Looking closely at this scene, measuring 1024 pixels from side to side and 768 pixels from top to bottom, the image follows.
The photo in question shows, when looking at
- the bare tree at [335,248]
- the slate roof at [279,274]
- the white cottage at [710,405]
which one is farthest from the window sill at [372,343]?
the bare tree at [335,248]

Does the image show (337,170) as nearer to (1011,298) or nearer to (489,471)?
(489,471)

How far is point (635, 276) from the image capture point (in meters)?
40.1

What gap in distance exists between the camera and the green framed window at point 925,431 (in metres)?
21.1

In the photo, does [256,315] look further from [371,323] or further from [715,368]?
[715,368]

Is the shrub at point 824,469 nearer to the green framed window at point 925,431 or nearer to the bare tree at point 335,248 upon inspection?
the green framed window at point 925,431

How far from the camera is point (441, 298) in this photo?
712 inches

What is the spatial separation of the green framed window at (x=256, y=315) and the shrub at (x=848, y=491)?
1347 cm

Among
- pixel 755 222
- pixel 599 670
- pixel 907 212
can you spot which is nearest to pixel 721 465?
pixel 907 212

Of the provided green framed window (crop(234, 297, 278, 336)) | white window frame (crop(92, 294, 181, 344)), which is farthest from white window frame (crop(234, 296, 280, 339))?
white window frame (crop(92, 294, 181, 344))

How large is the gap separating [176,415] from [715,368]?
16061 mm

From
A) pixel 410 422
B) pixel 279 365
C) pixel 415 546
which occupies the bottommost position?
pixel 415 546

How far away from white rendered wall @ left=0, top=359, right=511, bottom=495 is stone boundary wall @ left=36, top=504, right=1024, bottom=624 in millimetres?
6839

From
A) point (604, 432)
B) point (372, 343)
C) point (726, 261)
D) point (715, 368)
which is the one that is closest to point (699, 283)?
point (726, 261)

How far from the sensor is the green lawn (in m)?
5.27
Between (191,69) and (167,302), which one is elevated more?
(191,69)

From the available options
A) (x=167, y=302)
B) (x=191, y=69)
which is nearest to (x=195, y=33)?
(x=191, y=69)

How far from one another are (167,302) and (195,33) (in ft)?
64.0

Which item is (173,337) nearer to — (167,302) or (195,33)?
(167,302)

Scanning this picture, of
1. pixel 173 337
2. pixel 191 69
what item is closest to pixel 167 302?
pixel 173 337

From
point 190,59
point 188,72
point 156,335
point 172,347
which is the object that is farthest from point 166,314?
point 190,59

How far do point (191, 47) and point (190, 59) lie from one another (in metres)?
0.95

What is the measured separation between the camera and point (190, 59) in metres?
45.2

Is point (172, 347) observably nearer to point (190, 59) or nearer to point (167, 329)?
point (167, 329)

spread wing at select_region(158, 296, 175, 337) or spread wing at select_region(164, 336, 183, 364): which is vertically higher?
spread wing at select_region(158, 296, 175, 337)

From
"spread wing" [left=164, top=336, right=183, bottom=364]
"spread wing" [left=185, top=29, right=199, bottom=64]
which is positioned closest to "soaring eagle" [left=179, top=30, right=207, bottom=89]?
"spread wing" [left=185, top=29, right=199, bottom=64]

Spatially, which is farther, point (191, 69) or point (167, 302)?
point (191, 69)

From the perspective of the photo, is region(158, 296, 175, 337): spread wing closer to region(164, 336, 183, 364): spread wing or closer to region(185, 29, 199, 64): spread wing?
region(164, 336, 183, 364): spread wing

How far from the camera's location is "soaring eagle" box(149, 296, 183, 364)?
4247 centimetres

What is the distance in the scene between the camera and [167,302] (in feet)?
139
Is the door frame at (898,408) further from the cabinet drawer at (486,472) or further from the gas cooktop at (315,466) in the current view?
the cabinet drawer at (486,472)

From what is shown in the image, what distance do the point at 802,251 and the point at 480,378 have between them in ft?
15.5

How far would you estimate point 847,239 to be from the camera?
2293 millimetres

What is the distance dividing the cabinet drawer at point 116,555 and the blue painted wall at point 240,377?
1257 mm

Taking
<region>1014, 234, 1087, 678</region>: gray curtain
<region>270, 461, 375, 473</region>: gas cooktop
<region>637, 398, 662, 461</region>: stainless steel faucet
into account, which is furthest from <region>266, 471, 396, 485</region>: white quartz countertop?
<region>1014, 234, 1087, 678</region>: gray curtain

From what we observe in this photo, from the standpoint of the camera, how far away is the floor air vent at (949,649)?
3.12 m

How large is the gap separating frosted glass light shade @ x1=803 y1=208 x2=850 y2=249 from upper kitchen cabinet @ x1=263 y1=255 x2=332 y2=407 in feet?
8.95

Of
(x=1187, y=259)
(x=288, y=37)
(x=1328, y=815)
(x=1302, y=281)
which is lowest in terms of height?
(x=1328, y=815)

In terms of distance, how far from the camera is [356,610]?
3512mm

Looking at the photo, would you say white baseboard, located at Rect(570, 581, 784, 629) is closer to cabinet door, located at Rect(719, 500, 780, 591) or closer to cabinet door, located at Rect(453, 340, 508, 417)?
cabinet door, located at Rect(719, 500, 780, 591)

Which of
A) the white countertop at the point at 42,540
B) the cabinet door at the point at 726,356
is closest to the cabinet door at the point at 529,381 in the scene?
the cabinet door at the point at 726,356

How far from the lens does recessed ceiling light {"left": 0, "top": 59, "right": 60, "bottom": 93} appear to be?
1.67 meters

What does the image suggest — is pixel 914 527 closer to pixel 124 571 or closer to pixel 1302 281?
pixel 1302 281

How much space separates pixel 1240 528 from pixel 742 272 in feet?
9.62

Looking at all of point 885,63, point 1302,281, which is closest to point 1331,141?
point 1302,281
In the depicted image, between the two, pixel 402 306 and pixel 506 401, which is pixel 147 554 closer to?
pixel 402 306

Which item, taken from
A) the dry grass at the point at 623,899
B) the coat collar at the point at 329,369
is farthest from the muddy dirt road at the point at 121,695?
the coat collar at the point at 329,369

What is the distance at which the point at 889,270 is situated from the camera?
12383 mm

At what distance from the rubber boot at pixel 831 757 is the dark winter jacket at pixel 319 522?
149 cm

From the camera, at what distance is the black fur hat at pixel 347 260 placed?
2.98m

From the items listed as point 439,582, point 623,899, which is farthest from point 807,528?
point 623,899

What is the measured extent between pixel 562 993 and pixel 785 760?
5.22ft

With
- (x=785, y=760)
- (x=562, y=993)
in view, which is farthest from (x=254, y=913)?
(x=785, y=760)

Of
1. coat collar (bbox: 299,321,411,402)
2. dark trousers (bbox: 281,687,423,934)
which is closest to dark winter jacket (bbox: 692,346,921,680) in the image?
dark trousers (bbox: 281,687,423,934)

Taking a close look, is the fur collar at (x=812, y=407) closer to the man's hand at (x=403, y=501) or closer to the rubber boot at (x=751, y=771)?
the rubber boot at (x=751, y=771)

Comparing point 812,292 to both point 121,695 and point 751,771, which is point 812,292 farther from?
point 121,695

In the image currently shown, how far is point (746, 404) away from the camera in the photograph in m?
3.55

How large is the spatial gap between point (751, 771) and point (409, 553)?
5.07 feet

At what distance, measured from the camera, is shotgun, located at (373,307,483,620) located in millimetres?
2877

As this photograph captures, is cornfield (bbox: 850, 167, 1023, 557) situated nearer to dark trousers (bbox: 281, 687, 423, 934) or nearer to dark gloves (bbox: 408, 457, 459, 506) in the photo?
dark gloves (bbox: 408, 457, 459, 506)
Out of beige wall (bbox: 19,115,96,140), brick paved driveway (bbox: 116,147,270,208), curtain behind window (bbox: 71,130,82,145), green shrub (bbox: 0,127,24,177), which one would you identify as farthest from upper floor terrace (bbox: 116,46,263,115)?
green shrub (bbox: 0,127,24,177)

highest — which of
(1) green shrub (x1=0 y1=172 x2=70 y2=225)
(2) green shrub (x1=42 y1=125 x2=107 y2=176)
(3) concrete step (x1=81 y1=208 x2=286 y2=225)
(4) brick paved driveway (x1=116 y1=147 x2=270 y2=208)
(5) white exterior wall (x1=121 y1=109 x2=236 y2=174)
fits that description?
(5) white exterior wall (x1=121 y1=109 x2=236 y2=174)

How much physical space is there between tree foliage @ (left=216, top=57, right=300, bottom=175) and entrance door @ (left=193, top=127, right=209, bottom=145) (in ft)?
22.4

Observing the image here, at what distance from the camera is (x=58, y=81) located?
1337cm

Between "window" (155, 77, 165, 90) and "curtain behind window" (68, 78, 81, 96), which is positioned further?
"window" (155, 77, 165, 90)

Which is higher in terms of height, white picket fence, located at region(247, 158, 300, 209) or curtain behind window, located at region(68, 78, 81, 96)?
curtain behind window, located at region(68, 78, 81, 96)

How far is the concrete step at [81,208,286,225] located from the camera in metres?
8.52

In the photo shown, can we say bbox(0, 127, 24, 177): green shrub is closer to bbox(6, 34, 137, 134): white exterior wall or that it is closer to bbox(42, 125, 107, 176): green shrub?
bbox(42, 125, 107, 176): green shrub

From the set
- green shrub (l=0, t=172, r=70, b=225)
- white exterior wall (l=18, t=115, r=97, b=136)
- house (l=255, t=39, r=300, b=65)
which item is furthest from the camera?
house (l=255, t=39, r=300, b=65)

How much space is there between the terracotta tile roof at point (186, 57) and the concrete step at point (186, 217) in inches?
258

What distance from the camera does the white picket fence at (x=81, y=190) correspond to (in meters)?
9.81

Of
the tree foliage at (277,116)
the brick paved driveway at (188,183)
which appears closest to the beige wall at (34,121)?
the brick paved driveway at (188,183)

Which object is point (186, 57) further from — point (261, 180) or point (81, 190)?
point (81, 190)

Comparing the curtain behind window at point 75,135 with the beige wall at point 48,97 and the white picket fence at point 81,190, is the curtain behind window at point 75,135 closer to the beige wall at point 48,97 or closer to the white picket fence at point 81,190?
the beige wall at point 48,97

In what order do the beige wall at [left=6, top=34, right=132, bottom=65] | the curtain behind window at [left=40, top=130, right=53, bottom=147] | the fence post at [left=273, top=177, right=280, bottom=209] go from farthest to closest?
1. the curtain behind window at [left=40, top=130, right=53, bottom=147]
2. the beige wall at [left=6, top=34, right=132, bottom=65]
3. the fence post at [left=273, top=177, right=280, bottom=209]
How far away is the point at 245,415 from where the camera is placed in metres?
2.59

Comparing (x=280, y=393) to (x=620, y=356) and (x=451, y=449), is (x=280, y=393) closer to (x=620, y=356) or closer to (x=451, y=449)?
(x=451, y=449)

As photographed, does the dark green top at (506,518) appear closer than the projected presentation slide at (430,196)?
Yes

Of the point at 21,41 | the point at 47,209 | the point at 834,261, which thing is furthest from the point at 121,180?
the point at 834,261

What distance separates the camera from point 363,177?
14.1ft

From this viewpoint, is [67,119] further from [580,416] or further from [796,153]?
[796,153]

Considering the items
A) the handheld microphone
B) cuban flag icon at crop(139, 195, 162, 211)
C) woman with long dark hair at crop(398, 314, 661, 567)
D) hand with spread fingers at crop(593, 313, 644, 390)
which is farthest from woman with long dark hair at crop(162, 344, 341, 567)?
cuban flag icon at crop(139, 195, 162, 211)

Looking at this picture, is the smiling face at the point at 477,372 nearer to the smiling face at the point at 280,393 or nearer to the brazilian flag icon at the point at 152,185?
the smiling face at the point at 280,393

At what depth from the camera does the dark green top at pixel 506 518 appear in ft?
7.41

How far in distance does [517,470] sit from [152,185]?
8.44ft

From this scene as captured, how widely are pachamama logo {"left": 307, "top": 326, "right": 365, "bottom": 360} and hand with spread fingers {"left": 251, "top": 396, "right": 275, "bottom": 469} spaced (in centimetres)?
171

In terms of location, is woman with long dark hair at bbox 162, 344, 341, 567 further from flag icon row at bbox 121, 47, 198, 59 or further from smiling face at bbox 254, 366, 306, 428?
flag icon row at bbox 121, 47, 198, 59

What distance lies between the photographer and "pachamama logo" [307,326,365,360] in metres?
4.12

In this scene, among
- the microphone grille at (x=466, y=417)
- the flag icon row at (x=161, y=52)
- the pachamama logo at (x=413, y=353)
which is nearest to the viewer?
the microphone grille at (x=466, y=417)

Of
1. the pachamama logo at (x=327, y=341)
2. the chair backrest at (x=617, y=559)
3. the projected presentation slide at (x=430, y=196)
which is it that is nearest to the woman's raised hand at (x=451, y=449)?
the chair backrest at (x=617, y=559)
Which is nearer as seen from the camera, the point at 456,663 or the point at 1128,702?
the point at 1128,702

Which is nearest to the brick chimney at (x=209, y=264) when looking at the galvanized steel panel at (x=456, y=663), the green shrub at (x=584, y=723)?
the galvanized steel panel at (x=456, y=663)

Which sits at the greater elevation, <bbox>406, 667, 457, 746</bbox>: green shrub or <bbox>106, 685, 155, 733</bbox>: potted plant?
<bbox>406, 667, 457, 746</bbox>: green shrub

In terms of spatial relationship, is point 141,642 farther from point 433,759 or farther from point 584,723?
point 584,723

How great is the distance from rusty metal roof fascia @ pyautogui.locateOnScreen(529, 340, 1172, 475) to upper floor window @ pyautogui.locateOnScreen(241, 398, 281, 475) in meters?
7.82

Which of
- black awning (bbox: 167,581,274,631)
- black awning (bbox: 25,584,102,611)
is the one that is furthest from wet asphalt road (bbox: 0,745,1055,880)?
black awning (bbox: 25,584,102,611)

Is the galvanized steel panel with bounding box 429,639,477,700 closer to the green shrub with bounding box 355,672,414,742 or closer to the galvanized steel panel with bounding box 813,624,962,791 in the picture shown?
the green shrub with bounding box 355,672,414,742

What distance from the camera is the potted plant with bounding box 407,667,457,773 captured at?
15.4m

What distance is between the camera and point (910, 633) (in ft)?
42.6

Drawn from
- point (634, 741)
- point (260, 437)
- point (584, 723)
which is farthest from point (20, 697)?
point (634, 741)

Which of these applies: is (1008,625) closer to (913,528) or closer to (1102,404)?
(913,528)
_____
Instructions to follow: Repeat exactly the lines above, starting with the line that contains "Which sits at" and ending with the last line, both included, and nothing else.

Written response:
Which sits at the greater elevation, <bbox>406, 667, 457, 746</bbox>: green shrub or <bbox>106, 685, 155, 733</bbox>: potted plant?
<bbox>406, 667, 457, 746</bbox>: green shrub

In terms of spatial relationship, is point 141,642 farther from point 433,759 or farther from point 584,723?
point 584,723

How great is the distance from rusty metal roof fascia @ pyautogui.locateOnScreen(529, 340, 1172, 475) to upper floor window @ pyautogui.locateOnScreen(241, 398, 281, 475) in meters?
7.82

Which of
- black awning (bbox: 167,581,274,631)
- black awning (bbox: 25,584,102,611)
is the one that is furthest from wet asphalt road (bbox: 0,745,1055,880)?
black awning (bbox: 25,584,102,611)

Is the galvanized steel panel with bounding box 429,639,477,700 closer to the green shrub with bounding box 355,672,414,742 or closer to the galvanized steel panel with bounding box 813,624,962,791 in the picture shown?
the green shrub with bounding box 355,672,414,742

What distance from the camera is the potted plant with bounding box 407,667,457,773 captured at?
15.4m

What distance is between the camera and point (910, 633) (in ft)?
42.6

Drawn from
- point (634, 741)
- point (260, 437)
- point (584, 723)
which is farthest from point (20, 697)?
point (634, 741)

Which of these applies: is (1008,625) closer to (913,528) or closer to (1102,404)?
(913,528)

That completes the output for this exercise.